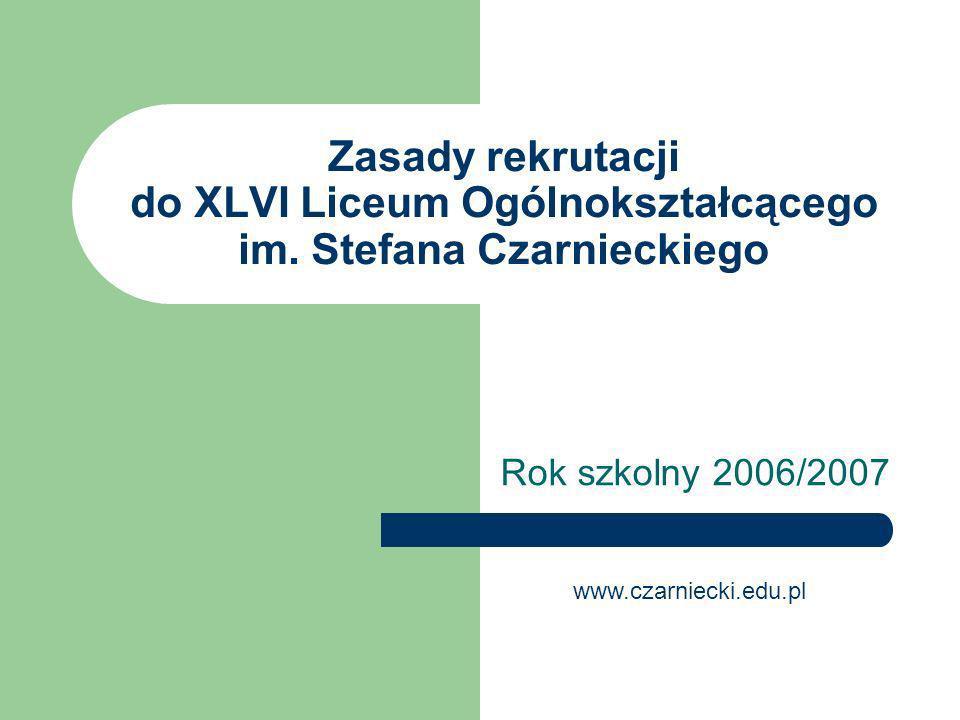 Zasady rekrutacji do XLVI Liceum Ogólnokształcącego im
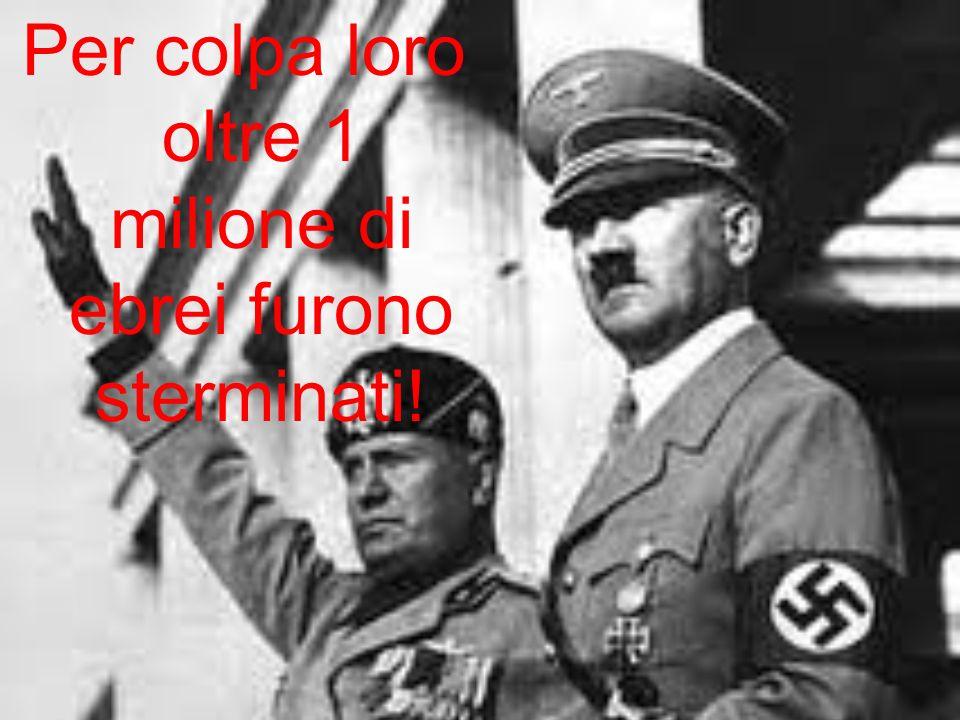 Per colpa loro oltre 1 milione di ebrei furono sterminati!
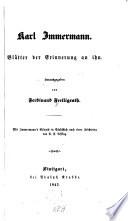 Karl Immermann Blätter der Erinnerung an ihn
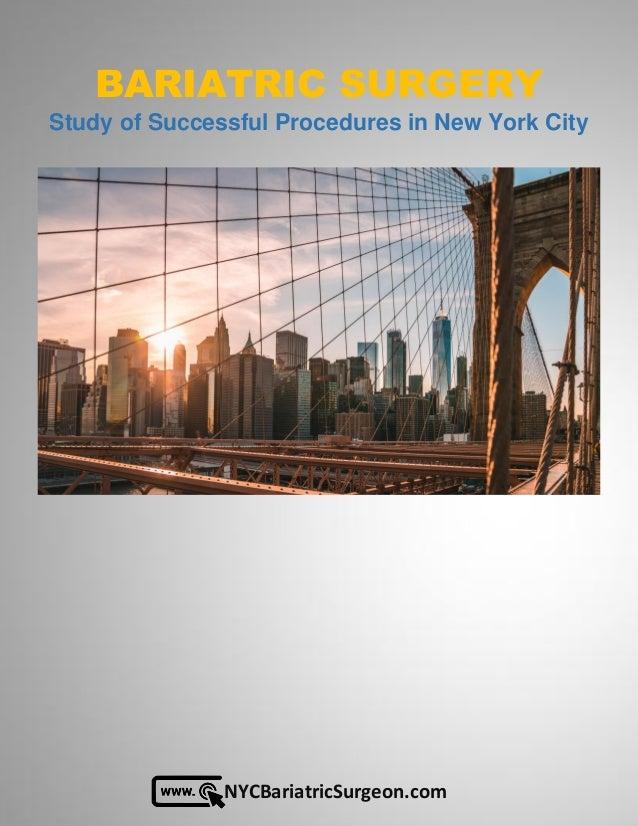 NYCBariatricSurgeon.com BARIATRIC SURGERY Study of Successful Procedures in New York City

(Task brief)
Apart from the pictures, every line of the material above is to be returned word for word.

(Answer to this exercise)
 Zasady rekrutacji do XLVI Liceum Ogólnokształcącego im
 Per colpa loro oltre 1 milione di ebrei furono sterminati!
 Karl Immermann Blätter der Erinnerung an ihn
 NYCBariatricSurgeon.com BARIATRIC SURGERY Study of Successful Procedures in New York City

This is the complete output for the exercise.